Meet Commander Brian Meier

Chief of Response for Coast Guard Sector Puget Sound

160624-G-QL499-004-Cmdr Meier Sector Puget SoundCommander Brian Meier serves as chief of response for Sector Puget Sound. He is responsible for executing search and rescue; maritime law enforcement; marine environmental response; and ports, waterways and costal security missions. His previous operational tours were at Sector Lake Michigan, Marine Safety Office Memphis, and aboard USCGC Bramble. Meier and the Coast Guard are always ready to respond to boaters in distress, but they’d prefer if boaters didn’t need to be rescued, so Meier talked to us about boating safely.

Sea: What types of incidents are most common for the Puget Sound area?
Meier: Sector Puget Sound responds to 1,175 search-and-rescue cases per year. A lot of these cases involve lost or abandoned watercraft, but we treat these cases as distress until proven otherwise. Cases involving lost or abandoned watercraft are difficult to prosecute, and they can negatively impact the readiness of our responders. I’d ask that your readers make sure they secure their dinghies and kayaks. I also ask that they label their small boats with updated contact information.

Sector Puget Sound also responds to 729 reports of pollution per year. By number, recreational boaters spill more than any other entity. Be careful when refueling, and don’t pump oily waste overboard. If you do see a spill, report it to the National Response Center (800-424-8802).

What precautions can boaters in the Pacific Northwest take to stay safe as possible?
Be prepared. Plan ahead and adequately prepare your boat and crew (family and friends) prior to departure. Make sure you have the right safety equipment and know how to use it. Check the weather, tides and currents. File a float plan with a friend or through the state.

Get the Coast Guard Auxiliary to do a Vessel Safety Check (cgaux.org/vsc/). Don’t boat under the influence of drugs or alcohol. Alcohol and water don’t mix. Boat safe, boat sober. Don’t consume alcohol and get near the water. Marijuana and prescription drug use also impair a boater’s judgment, coordination, and balance, and boaters can be arrested and charged for BUI for failing field sobriety tests.

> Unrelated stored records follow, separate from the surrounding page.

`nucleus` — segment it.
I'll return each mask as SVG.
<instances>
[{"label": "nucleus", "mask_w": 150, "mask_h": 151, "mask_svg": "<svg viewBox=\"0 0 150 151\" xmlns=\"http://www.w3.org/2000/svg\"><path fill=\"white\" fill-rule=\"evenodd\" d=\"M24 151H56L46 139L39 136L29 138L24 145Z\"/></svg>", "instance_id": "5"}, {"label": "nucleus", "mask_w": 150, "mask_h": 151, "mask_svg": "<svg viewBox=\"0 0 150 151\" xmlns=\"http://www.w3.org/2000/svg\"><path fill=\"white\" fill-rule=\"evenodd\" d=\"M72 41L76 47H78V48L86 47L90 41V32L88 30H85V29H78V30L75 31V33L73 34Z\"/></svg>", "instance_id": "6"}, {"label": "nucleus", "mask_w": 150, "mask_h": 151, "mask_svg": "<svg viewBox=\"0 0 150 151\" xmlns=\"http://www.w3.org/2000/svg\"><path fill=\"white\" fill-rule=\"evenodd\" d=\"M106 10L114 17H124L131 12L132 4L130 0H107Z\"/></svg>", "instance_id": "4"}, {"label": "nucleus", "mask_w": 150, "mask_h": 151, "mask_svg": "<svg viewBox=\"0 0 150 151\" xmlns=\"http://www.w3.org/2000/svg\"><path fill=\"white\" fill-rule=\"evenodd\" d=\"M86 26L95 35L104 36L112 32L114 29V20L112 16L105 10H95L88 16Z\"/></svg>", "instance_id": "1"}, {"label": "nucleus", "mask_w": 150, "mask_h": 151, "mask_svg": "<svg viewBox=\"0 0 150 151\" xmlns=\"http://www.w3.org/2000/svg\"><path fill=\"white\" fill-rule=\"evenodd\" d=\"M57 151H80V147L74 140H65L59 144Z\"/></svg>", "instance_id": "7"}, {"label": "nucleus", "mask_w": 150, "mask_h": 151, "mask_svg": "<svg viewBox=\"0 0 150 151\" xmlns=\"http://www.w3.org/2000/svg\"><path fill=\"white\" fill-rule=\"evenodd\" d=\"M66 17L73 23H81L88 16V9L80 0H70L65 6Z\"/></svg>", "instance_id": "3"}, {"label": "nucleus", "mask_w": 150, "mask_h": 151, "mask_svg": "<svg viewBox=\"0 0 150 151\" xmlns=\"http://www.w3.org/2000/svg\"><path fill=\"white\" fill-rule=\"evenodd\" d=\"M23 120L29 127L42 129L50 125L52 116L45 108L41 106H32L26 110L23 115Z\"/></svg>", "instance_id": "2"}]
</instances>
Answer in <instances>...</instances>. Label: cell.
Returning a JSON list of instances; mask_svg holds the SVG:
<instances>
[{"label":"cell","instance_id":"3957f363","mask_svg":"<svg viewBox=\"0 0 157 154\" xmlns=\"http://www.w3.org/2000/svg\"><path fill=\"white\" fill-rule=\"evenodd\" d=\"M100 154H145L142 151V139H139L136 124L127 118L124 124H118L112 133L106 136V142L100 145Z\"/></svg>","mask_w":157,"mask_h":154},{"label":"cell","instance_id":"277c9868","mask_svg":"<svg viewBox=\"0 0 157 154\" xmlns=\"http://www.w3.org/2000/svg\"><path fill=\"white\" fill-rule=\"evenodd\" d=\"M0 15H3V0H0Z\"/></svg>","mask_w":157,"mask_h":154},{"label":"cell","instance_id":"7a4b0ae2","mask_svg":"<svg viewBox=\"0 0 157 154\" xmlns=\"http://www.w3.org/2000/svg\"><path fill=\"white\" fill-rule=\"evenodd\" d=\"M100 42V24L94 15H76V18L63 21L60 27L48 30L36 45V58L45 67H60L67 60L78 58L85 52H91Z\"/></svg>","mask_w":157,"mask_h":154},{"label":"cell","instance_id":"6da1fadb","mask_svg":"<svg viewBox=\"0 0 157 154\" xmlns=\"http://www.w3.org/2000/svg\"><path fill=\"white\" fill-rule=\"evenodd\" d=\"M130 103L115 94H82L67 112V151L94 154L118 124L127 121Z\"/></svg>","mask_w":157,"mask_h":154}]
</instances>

What are unique hazards to the Puget Sound area boaters should know about?
Cold water and strong tides/currents are the main issues. There also can be a lot of debris in the water, especially after storms. Keep a sharp lookout for debris, tree stumps, rocks, and other objects in the water. Stay out of the traffic lanes and follow Rule 10 of the Navigation Rules. Large commercial vessels can’t stop easily.

What are three common mistakes that can be easily avoided?
Not wearing a life jacket is number one. No matter what activity you’re involved in, always remember to wear a life jacket. Drowning is the leading cause of death in nearly three-quarters of boating-related fatalities, and 84 percent of those who drown were not wearing life jackets.

Not dressing for the water temperature is another. The water temperature in Puget Sound stays in the 50s. During the warm summer months, boaters don’t prepare for the cold water, and that can be a fatal mistake. Capsizing and swamping should be expected when operating a paddlecraft, so dress appropriately for flotation and warmth.

A third mistake is not knowing the weather, tides or currents. The weather can change quickly in the Pacific Northwest. Pay attention to the conditions and don’t get caught off guard.

Can you tell us about an unusual situation that the Coast Guard in Puget Sound had to manage?
In the late fall or winter months, the area can get heavy wind storms. Late last year, we had a particularly bad storm that caught a lot of people on the water off guard. We had to manage dozens of reports, including multiple cases where persons were in the water. Using Coast Guard and local assets, we managed to keep everyone safe, but it was a very busy watch.

What type of emergency situations requires the Coast Guard? What emergencies do not?
If there is a true emergency, the Coast Guard is always ready to respond. By congressional mandate, we cannot compete or interfere with commercial salvers. If a boat is not in distress, the Coast Guard will help coordinate with commercial entities or volunteers (good Samaritans) to ensure that boat gets safely to shore.

What is a hidden gem for boaters in the Puget Sound?
The entire area is beautiful. From the Strait of Juan de Fuca to the San Juan Islands to the South Sound, the Pacific Northwest has a wealth of natural beauty to enjoy and explore.